Besides the election, September is an eventful month for markets, starting with Friday’s August jobs report. The Fed then meets Sept. 15 and 16, and is likely to discuss its new policy of averaging inflation in place of a set 2% target, announced by Fed Chairman Jerome Powell last week. The meeting is expected to be uneventful but dovish.
Tom Block, policy strategist at Fundstrat, said the two big events in Washington in September are the presidential debate and the end of the fiscal year. Congress has to approve a budget before Oct. 1, and Block said there is increasing talk that the next stimulus package could be tied to it.
Congress has been attempting to negotiate another round of virus-related stimulus spending, but so far Republicans and Democrats are about $1 trillion apart. Block said the two sides agreed on many components of the package but they still can’t find common ground, and tensions could rise around the budget deadline.
Block said if Friday’s payrolls number is much weaker than the 1.4 million expected that would have the potential to prod Washington on the stimulus.
Jim Caron, portfolio manager at Morgan Stanley Investment Management, said he expects Congress to come up with a fiscal package and vote on the budget before the the government runs out of money.
The stimulus has been seen as critical by economists since it provides funds to small businesses and individuals. The package would include more funds for the Payroll Protection Program, or PPP, which was designed to help small businesses keep workers on their payrolls. The package would provide enhanced unemployment benefits and one-time payments to individuals and families.
“I would say we already reached a fiscal cliff in July. That’s when a lot of the PPP started to run out. I think this is going to get done. Nobody wasn’t to be blamed for this,” said Caron. “if it doesn’t get done, there’s a big finger to point there. Usually the party in control, gets most of the blame.”‘
As for the debate, it could be a turning point for one candidate or the other, and depending on how the Senate races look that could be a big deal.
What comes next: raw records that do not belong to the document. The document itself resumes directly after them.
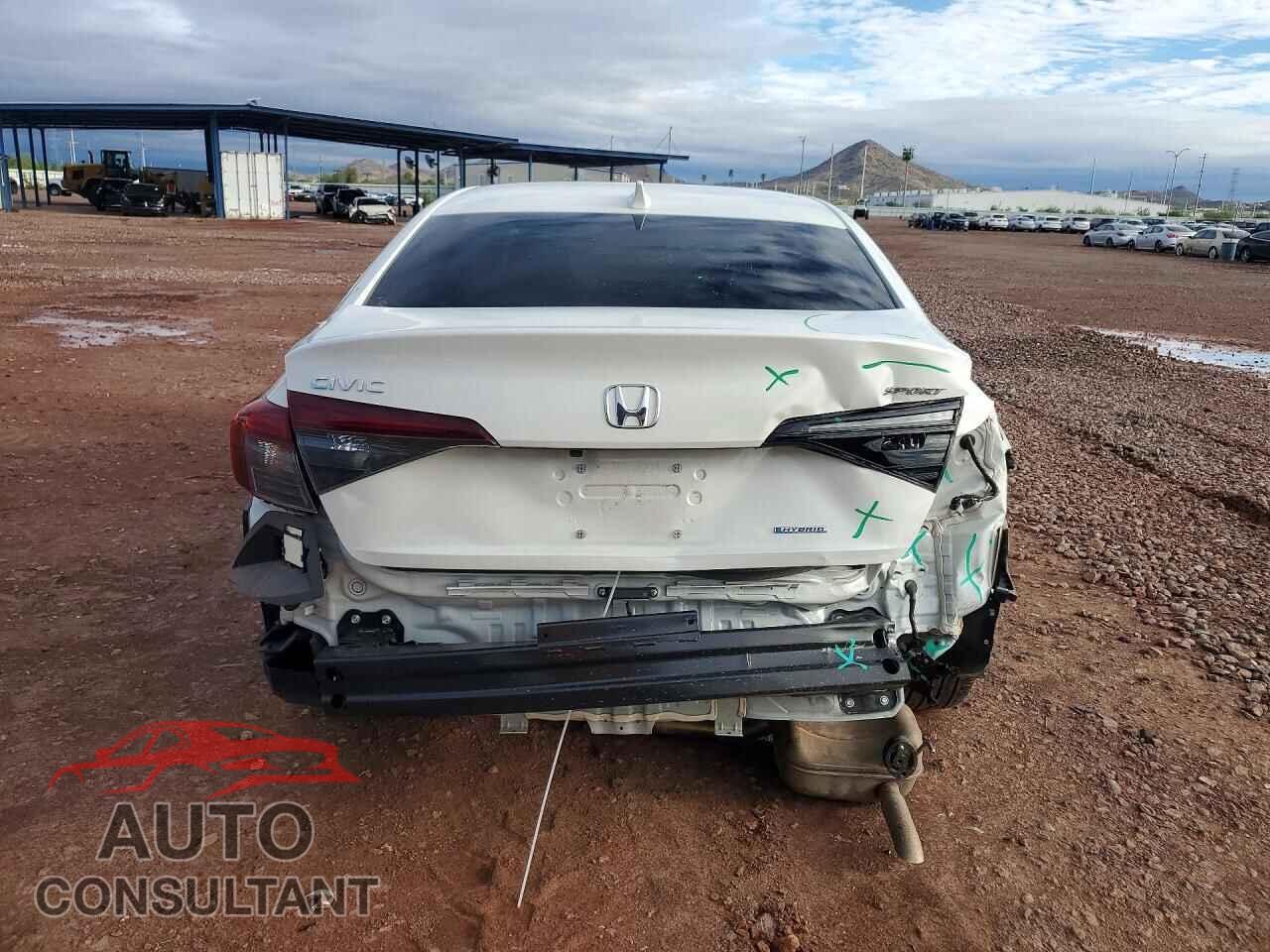 HONDA CIVIC 2025 - 2HGFE4F87SH300103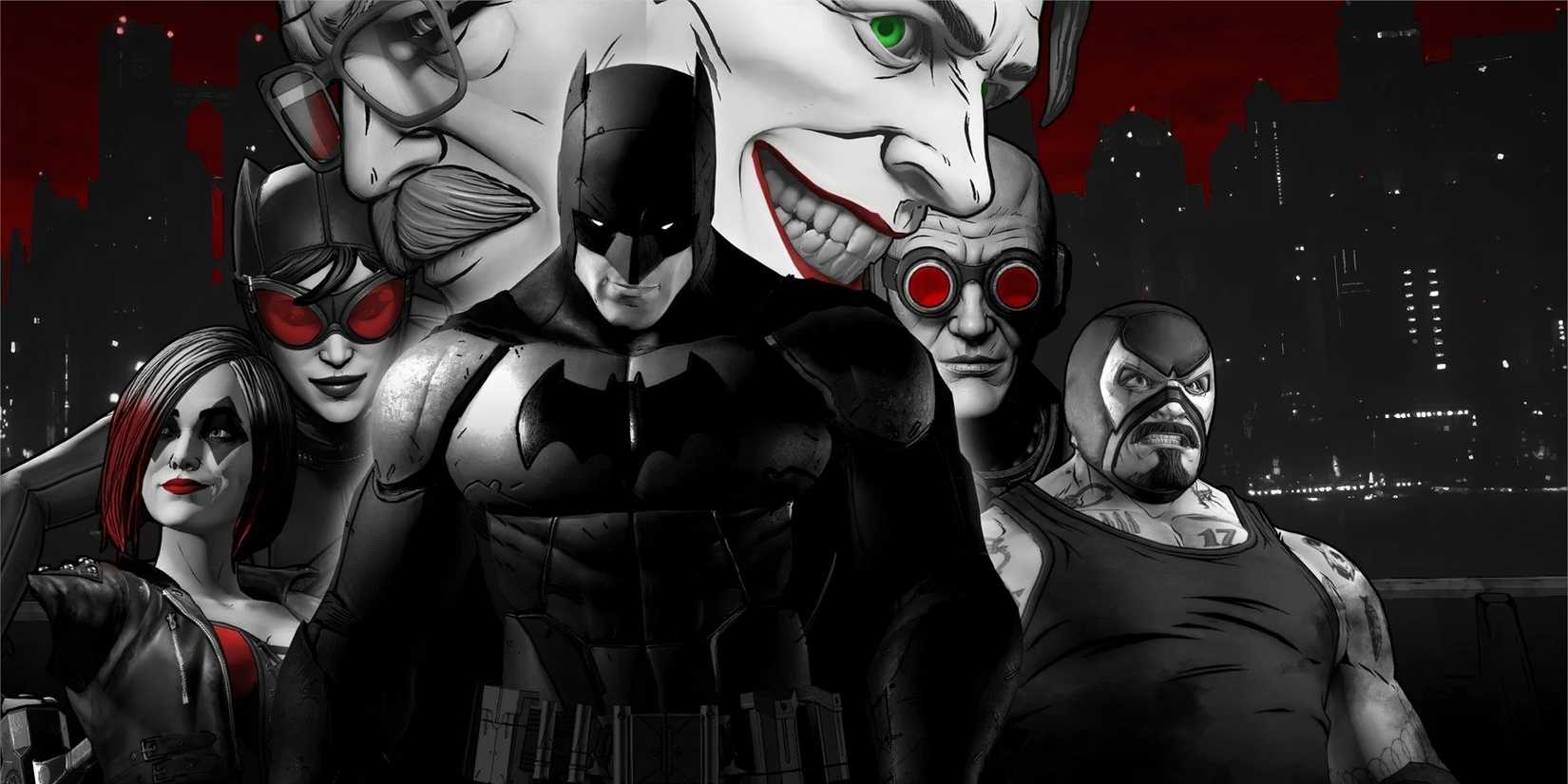 Batman The Telltale series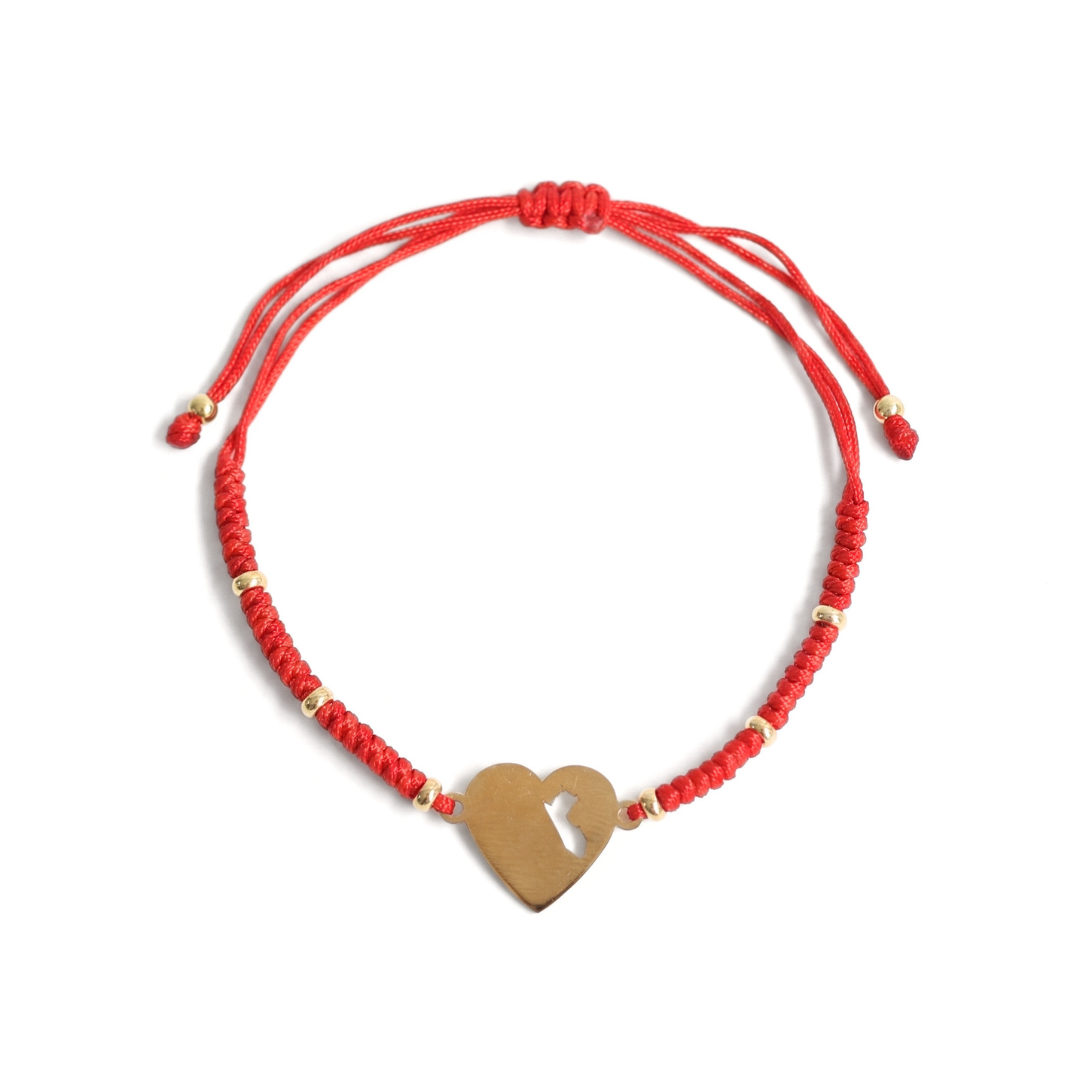 Pulsera Simbólica Rojo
“Since there’s no real in-person campaigning, the debate is going to be one of the most important debates since we had presidential debates in 1960. This is going to be huge. Both have so much at stake,” said Block. He said about 90% of voters should have made up their minds so about 10% could be influenced by the debates. There are two others in October.
“Both candidates are capable of major guffaws. The question is who is going to avoid the guffaw,” Block said.
Caron said whether Trump or Biden wins is not that much of a difference. He said Trump’s policies of de-regulation are business friendly, but Biden will probably increase government spending and that would help the economy. “It’s hard to discern positive versus negative. I think the pandemic is going to drive policy. You’re going to be battling with the pandemic,” Caron said.